• THE TASK: Reproduce the rows starting at the line containing "By looking at" and ending at the line containing "6.59 meters", switching "pink jacket" to "red jacket" and changing nothing else.

• SOURCE RECORDS:
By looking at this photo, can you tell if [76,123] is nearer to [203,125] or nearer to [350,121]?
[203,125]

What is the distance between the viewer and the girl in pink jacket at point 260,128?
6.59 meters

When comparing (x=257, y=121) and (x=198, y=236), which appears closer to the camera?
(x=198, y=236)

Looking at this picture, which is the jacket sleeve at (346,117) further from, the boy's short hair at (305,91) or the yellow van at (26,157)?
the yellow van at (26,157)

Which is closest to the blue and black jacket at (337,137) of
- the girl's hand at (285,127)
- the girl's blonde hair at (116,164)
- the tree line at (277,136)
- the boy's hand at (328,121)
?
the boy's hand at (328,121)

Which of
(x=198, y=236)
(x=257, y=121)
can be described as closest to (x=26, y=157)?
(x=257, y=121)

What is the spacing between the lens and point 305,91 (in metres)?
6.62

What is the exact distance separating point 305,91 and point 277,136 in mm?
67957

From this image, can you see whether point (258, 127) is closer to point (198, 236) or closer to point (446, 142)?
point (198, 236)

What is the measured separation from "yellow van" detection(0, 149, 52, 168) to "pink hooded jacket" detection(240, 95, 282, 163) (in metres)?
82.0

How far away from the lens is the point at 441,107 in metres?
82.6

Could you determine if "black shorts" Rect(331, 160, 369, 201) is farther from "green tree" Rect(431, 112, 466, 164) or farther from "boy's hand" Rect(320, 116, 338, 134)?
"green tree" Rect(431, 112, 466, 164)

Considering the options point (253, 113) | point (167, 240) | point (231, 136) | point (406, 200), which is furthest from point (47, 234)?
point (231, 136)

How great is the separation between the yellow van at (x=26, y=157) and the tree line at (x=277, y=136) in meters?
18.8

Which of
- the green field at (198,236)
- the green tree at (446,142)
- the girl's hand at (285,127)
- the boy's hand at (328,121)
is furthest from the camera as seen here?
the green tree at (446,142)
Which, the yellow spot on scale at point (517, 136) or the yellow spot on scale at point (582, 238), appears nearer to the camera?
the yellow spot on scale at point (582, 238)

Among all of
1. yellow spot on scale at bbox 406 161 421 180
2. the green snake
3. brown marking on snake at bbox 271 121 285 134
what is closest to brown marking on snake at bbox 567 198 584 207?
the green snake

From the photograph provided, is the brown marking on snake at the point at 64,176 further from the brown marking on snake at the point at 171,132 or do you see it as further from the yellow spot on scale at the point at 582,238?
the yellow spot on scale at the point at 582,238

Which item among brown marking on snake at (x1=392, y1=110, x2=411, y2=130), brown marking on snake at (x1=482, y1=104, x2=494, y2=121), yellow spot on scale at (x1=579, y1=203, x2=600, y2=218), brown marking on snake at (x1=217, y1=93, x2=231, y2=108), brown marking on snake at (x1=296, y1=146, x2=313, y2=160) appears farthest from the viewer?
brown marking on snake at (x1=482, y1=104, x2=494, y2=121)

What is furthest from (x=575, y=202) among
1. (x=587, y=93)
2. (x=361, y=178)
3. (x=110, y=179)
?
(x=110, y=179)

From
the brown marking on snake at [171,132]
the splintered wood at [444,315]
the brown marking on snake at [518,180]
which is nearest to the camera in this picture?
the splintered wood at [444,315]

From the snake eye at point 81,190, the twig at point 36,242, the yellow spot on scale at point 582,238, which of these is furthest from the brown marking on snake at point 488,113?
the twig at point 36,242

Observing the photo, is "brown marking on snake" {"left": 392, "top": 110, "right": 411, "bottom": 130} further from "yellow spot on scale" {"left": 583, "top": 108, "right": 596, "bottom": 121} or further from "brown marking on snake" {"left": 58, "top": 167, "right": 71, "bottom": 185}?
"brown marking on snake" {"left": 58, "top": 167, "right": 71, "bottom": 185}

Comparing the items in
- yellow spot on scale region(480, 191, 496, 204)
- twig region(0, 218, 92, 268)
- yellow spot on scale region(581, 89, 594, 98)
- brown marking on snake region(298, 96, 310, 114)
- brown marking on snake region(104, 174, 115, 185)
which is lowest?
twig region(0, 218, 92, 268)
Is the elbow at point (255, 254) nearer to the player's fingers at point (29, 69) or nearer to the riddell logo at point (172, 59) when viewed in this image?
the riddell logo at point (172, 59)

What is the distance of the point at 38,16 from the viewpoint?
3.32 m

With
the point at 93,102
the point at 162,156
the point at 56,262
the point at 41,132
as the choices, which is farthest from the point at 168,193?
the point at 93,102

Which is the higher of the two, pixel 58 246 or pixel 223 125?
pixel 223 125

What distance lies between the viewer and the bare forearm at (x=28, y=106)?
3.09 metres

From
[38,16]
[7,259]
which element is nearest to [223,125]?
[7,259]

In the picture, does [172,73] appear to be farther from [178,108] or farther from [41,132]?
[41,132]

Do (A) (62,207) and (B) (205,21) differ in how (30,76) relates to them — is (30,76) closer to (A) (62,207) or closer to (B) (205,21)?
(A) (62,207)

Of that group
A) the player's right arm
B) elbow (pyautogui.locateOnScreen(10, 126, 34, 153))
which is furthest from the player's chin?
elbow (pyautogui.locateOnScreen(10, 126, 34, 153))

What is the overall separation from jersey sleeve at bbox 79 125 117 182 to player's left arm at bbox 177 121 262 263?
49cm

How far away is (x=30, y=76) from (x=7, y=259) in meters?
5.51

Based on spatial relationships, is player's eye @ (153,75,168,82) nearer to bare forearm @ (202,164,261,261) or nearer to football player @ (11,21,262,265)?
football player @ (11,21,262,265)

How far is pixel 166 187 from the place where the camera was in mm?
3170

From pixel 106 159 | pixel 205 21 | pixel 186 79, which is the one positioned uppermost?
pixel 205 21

==

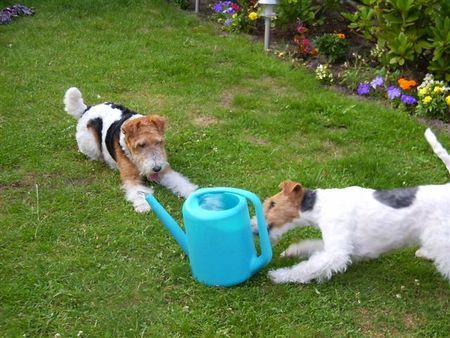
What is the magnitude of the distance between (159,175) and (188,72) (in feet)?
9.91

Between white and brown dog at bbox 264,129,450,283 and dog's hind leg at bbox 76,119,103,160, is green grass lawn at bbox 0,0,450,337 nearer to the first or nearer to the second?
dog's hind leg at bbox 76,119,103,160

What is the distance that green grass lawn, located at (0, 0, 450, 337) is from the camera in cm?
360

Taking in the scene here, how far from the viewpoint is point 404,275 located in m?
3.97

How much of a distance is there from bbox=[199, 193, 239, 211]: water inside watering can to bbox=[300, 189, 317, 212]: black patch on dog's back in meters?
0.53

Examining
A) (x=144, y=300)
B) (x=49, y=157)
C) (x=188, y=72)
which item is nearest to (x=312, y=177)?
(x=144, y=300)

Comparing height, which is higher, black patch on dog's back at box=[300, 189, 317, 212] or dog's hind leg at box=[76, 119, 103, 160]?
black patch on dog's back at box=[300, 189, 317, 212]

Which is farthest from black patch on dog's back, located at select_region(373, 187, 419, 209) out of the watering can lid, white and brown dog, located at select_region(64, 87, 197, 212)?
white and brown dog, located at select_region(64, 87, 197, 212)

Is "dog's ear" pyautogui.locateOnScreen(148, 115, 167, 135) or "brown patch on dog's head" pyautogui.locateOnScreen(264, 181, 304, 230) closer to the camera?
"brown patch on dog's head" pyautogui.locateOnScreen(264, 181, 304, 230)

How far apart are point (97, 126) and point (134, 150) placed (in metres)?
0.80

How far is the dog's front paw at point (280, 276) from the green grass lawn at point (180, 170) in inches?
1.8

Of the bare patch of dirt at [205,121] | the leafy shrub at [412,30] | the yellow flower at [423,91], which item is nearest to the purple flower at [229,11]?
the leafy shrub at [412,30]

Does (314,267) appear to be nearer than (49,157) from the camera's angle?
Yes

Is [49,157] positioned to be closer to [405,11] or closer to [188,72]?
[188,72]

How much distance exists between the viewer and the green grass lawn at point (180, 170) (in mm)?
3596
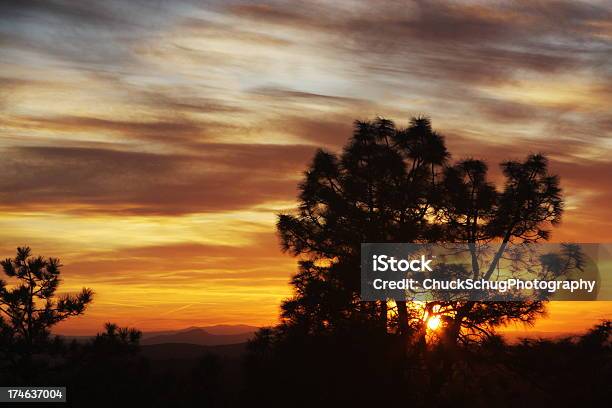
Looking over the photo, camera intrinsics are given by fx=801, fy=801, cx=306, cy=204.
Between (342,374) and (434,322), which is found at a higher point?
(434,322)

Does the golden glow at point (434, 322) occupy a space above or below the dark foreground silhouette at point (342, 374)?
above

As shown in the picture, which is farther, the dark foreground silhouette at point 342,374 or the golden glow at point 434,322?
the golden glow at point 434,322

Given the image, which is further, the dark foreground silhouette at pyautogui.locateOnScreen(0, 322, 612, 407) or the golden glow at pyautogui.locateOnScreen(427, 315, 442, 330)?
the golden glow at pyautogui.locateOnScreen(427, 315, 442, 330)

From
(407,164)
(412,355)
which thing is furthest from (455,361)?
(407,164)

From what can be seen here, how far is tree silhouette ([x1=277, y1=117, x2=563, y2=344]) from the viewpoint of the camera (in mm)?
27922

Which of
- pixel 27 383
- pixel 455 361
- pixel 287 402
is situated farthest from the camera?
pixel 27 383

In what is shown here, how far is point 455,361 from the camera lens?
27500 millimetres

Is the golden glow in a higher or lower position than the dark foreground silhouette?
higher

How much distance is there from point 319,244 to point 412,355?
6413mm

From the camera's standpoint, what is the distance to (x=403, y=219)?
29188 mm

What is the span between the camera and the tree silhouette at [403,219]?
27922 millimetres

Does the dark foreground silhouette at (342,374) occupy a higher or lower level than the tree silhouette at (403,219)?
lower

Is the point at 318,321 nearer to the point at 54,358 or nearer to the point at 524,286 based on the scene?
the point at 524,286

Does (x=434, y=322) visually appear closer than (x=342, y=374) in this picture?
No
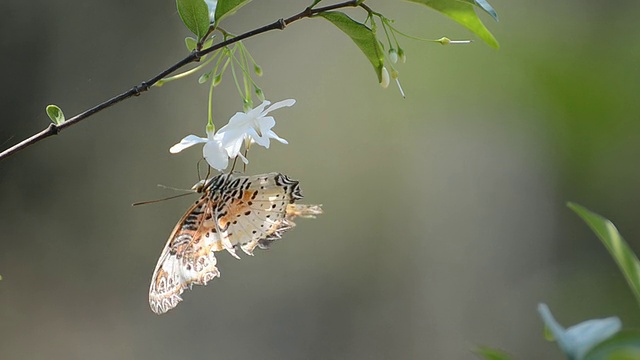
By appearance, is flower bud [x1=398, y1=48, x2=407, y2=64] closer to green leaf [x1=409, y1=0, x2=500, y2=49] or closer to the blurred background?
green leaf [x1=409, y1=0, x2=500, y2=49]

• RESPONSE TO THIS EXERCISE:
By looking at this photo, can you tell if [76,123] is nearer to [203,125] or nearer to [350,121]?
[203,125]

What is the distance between the viewer and the girl in red jacket at point 260,128?
6.59 meters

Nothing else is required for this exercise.